Reproduce each of the lines below verbatim, keeping every character, number and line break unchanged.
** begin Excerpted data **
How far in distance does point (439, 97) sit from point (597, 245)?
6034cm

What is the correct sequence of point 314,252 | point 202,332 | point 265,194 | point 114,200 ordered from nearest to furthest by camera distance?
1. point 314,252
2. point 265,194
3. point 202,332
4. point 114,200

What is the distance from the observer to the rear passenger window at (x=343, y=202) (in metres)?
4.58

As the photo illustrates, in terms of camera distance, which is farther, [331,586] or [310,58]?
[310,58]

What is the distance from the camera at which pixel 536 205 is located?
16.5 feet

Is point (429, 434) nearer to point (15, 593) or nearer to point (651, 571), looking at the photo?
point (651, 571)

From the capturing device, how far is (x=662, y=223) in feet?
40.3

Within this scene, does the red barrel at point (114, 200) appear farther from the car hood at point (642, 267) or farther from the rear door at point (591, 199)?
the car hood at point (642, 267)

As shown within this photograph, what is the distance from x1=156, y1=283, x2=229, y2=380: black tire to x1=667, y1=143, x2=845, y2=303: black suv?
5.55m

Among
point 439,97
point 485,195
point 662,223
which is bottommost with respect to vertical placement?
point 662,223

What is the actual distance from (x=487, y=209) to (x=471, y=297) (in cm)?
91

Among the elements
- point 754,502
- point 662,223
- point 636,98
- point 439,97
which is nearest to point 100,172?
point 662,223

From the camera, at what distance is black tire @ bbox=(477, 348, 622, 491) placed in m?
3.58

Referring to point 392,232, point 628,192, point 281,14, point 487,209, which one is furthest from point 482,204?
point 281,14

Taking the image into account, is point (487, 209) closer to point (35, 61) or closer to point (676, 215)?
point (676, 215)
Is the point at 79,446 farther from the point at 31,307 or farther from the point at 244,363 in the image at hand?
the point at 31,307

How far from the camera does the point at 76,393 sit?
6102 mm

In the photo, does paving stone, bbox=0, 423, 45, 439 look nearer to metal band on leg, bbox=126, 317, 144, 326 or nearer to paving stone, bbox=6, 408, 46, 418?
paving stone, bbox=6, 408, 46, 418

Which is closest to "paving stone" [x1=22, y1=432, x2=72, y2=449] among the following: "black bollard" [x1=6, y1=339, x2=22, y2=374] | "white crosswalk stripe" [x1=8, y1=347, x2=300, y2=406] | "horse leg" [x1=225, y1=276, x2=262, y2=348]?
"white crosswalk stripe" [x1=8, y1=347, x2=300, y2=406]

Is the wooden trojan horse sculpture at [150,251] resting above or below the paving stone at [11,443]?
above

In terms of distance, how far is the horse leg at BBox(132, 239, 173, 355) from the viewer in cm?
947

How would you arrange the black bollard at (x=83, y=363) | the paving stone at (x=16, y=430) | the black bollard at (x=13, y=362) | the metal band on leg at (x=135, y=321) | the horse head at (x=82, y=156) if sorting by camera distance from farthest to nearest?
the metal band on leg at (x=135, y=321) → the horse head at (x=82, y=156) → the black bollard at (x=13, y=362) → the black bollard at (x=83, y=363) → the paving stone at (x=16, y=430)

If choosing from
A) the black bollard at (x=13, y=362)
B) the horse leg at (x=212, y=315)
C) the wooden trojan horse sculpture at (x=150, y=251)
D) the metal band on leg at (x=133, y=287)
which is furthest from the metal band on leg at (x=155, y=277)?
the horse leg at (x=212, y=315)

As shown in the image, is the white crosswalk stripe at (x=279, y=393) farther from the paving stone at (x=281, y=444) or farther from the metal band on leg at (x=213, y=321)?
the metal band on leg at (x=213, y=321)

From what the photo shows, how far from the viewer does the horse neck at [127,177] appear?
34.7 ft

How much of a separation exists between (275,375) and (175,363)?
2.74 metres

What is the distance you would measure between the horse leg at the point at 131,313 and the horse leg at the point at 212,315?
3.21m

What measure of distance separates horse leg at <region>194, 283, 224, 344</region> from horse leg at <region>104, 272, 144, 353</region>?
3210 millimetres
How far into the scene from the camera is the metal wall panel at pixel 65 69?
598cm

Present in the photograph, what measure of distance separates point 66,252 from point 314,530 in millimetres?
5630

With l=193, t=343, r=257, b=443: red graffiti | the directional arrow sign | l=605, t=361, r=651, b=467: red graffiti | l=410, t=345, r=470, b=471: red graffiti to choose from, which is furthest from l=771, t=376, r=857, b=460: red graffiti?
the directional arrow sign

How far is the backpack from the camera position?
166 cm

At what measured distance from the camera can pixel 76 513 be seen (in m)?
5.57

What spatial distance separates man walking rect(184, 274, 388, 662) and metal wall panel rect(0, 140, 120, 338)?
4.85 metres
** end Excerpted data **
* In response *
How far in distance does point (439, 97) sit from point (597, 245)?
6034cm

What is the correct sequence of point 314,252 | point 202,332 | point 265,194 | point 114,200 ordered from nearest to furthest by camera distance?
1. point 314,252
2. point 265,194
3. point 202,332
4. point 114,200

What is the distance from the observer to the rear passenger window at (x=343, y=202) (in metres)?
4.58

As the photo illustrates, in terms of camera distance, which is farther, [331,586] or [310,58]?
[310,58]

What is the distance from the camera at which pixel 536 205 is located?
16.5 feet

Is point (429, 434) nearer to point (15, 593) or nearer to point (651, 571), looking at the photo?
point (651, 571)

From the capturing device, how far is (x=662, y=223) in feet?
40.3

Within this scene, does the red barrel at point (114, 200) appear farther from the car hood at point (642, 267) or farther from the rear door at point (591, 199)?
the car hood at point (642, 267)

As shown within this photograph, what is the distance from x1=156, y1=283, x2=229, y2=380: black tire to x1=667, y1=143, x2=845, y2=303: black suv?
5.55m

Among
point 439,97
point 485,195
point 662,223
which is bottommost with respect to vertical placement?
point 662,223

What is the actual distance from (x=487, y=209) to (x=471, y=297) (in cm)?
91

Among the elements
- point 754,502
- point 662,223
- point 636,98
- point 439,97
which is nearest to point 100,172?
point 662,223

From the camera, at what distance is black tire @ bbox=(477, 348, 622, 491) placed in m?
3.58

Referring to point 392,232, point 628,192, point 281,14, point 487,209, which one is furthest from point 482,204?
point 281,14

Taking the image into account, is point (487, 209) closer to point (35, 61) or closer to point (676, 215)?
point (676, 215)
Is the point at 79,446 farther from the point at 31,307 or farther from the point at 244,363 in the image at hand?
the point at 31,307

How far from the camera does the point at 76,393 sit?
6102 mm

In the photo, does paving stone, bbox=0, 423, 45, 439 look nearer to metal band on leg, bbox=126, 317, 144, 326 or nearer to paving stone, bbox=6, 408, 46, 418?
paving stone, bbox=6, 408, 46, 418

Which is closest to "paving stone" [x1=22, y1=432, x2=72, y2=449] among the following: "black bollard" [x1=6, y1=339, x2=22, y2=374] | "white crosswalk stripe" [x1=8, y1=347, x2=300, y2=406] | "horse leg" [x1=225, y1=276, x2=262, y2=348]?
"white crosswalk stripe" [x1=8, y1=347, x2=300, y2=406]

Is the wooden trojan horse sculpture at [150,251] resting above or below the paving stone at [11,443]?
above

In terms of distance, how far is the horse leg at BBox(132, 239, 173, 355) from the viewer in cm?
947

How would you arrange the black bollard at (x=83, y=363) | the paving stone at (x=16, y=430) | the black bollard at (x=13, y=362) | the metal band on leg at (x=135, y=321) | the horse head at (x=82, y=156) if sorting by camera distance from farthest to nearest?
the metal band on leg at (x=135, y=321) → the horse head at (x=82, y=156) → the black bollard at (x=13, y=362) → the black bollard at (x=83, y=363) → the paving stone at (x=16, y=430)

If choosing from
A) the black bollard at (x=13, y=362)
B) the horse leg at (x=212, y=315)
C) the wooden trojan horse sculpture at (x=150, y=251)
D) the metal band on leg at (x=133, y=287)
which is furthest from the metal band on leg at (x=155, y=277)?
the horse leg at (x=212, y=315)

As shown in the image, is the white crosswalk stripe at (x=279, y=393) farther from the paving stone at (x=281, y=444) or farther from the metal band on leg at (x=213, y=321)?
the metal band on leg at (x=213, y=321)

From what the photo shows, how far from the viewer does the horse neck at [127,177] appear?
34.7 ft

How much of a separation exists between (275,375) and (175,363)?
2.74 metres

What is the distance you would measure between the horse leg at the point at 131,313 and the horse leg at the point at 212,315?
3.21m

What measure of distance separates horse leg at <region>194, 283, 224, 344</region> from horse leg at <region>104, 272, 144, 353</region>?
3210 millimetres
How far into the scene from the camera is the metal wall panel at pixel 65 69?
598cm

Present in the photograph, what measure of distance separates point 66,252 from point 314,530 in millimetres?
5630

With l=193, t=343, r=257, b=443: red graffiti | the directional arrow sign | l=605, t=361, r=651, b=467: red graffiti | l=410, t=345, r=470, b=471: red graffiti to choose from, which is furthest from l=771, t=376, r=857, b=460: red graffiti?
the directional arrow sign

How far is the backpack from the camera position?
166 cm

At what measured distance from the camera can pixel 76 513 be seen (in m)?
5.57

What spatial distance separates man walking rect(184, 274, 388, 662) and metal wall panel rect(0, 140, 120, 338)?
4.85 metres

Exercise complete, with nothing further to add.